SHORT TASK 1
Before the records comes a forum thread about finding yearly index returns. List every index whose year-by-year returns the opening post asks about.

# Where can I find index returns, year by year?



## blbarclay (3 February 2019)

For example, year by year returns on:

ASX 300 A-REIT Index
ASX300
ASX200
S&P 500

I'm just doing some hypothetical scenarios on margin loans for each.


----------



## debtfree (4 February 2019)

Hi @blbarclay

https://au.spindices.com/index-finder/

Under Criteria:
Go to Asset Class - open by pressing the + button - click onto Equity box
Go to Geography - open by pressing the + button - now press the + button in Asia Pacific to open it up - click onto the Australia box

This should bring up a bit over 100 Matches to the right of the criteria area - Scroll through to find the Australian Indices needed.
Hover over the Index wanted such as ASX 200 and select Factsheet - this will bring up a PDF about ASX 200 going back about 9 years

Clear clear criteria and do much the same for your S&P500

If you want longer data for the Australian market you can also use marketindex.com.au but I'm pretty sure it doesn't have ASX 300 A-Reit or S&P500

Hope this helps to some degree


----------



## blbarclay (5 February 2019)

debtfree said:


> Hi @blbarclay
> 
> https://au.spindices.com/index-finder/




Thanks! A great resource.


----------

INPUT
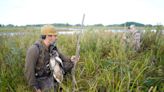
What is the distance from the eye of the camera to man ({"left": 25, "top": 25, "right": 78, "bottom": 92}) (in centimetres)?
398

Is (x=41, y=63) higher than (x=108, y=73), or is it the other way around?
(x=41, y=63)

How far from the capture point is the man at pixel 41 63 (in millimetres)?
3984

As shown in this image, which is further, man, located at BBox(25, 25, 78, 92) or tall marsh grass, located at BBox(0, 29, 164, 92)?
man, located at BBox(25, 25, 78, 92)

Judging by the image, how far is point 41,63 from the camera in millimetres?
4125

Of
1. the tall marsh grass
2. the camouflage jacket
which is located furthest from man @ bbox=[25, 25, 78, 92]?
the tall marsh grass

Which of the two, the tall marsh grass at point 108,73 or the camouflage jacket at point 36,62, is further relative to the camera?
the camouflage jacket at point 36,62

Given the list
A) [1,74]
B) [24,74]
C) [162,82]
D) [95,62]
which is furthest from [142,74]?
[1,74]

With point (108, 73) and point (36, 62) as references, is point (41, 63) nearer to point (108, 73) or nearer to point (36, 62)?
point (36, 62)

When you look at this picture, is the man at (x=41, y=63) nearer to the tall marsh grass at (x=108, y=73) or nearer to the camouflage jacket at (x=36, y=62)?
the camouflage jacket at (x=36, y=62)

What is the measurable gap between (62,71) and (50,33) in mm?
693

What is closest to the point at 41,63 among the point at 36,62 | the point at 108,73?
the point at 36,62

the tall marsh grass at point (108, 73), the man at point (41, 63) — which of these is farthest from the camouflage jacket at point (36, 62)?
the tall marsh grass at point (108, 73)

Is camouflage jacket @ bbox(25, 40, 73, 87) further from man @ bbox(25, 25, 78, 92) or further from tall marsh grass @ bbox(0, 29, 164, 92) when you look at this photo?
tall marsh grass @ bbox(0, 29, 164, 92)

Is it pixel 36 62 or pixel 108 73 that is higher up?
pixel 36 62
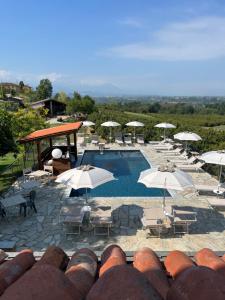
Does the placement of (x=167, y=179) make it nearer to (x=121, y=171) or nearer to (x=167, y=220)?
(x=167, y=220)

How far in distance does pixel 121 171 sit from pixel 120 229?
923 cm

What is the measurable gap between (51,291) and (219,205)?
10.3 meters

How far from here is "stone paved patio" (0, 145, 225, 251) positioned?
9117mm

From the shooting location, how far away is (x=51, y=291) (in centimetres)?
226

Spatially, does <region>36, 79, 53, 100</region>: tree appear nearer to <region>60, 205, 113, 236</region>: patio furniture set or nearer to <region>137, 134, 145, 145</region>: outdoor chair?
<region>137, 134, 145, 145</region>: outdoor chair

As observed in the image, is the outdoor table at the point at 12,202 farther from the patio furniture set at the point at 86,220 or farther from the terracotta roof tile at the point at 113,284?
the terracotta roof tile at the point at 113,284

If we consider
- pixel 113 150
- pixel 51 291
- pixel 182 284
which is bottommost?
pixel 113 150

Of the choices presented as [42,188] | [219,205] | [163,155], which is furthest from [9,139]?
[163,155]

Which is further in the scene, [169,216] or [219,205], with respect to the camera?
[219,205]

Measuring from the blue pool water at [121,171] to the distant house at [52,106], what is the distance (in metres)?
37.3

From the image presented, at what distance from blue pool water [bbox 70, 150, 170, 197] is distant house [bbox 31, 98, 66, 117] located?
37.3m

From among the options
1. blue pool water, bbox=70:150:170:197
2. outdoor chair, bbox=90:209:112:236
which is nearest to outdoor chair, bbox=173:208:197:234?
outdoor chair, bbox=90:209:112:236

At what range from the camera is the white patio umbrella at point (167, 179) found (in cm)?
963

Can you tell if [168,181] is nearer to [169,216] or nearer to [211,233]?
[169,216]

SHORT TASK 2
Locate every line of the records above that contains the word "distance", and copy each of those lines. Case counts.

FINAL RESULT 1
ASX 300 A-REIT Index
ASX300
ASX200
S&P 500

FINAL RESULT 2
What is the distance from the eye of the camera to man ({"left": 25, "top": 25, "right": 78, "bottom": 92}) (in centimetres)?
How far in distance does pixel 121 171 sit from pixel 120 229?
Measuring from the blue pool water at [121,171] to the distant house at [52,106], what is the distance (in metres)?
From the image presented, at what distance from blue pool water [bbox 70, 150, 170, 197] is distant house [bbox 31, 98, 66, 117] located?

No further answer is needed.